He said the Indian entry offers a much needed relief to Chinese firms. "China's EV exports to the European Union and the United States are declining due to anti-subsidy probes and increased trade restrictions over the export of subsidised cars/EV batteries."

The government last month announced a policy to incentivise the domestic manufacture of electric vehicles (EVs).

Under this policy, manufacturers who commit themeselves to an investment of at least Rs 4,150 crore and start production within three years will see a reduction in import taxes on certain EVs.

These manufacturers will have to ensure that at least 25 per cent of the components used are sourced locally.

“We might see a rise in Chinese EVs initially, particularly high-end models like BYD and MG Motors. However, in the long run, the market is likely to see a mix of Indian manufacturers dominating the budget and mid-range segments; Chinese and other foreign brands competing in the premium segment; increased collaboration between Indian and foreign companies for EV production in India,” Palepu said.
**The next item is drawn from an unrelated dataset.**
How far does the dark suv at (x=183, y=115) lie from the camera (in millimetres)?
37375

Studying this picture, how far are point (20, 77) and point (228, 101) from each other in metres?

Data showed that China accounted for half of all EV sales globally through the first half of 2022 and remains the largest EV market in 2023 with 59 per cent of global sales. The Chinese companies selling electric cars are growing at a much faster rate than the non-Chinese brands.

Demand inside China continues to be strong. While foreign automakers such as Tesla, VW and General Motors are selling a lot of EVs, the growth is much faster with Chinese companies.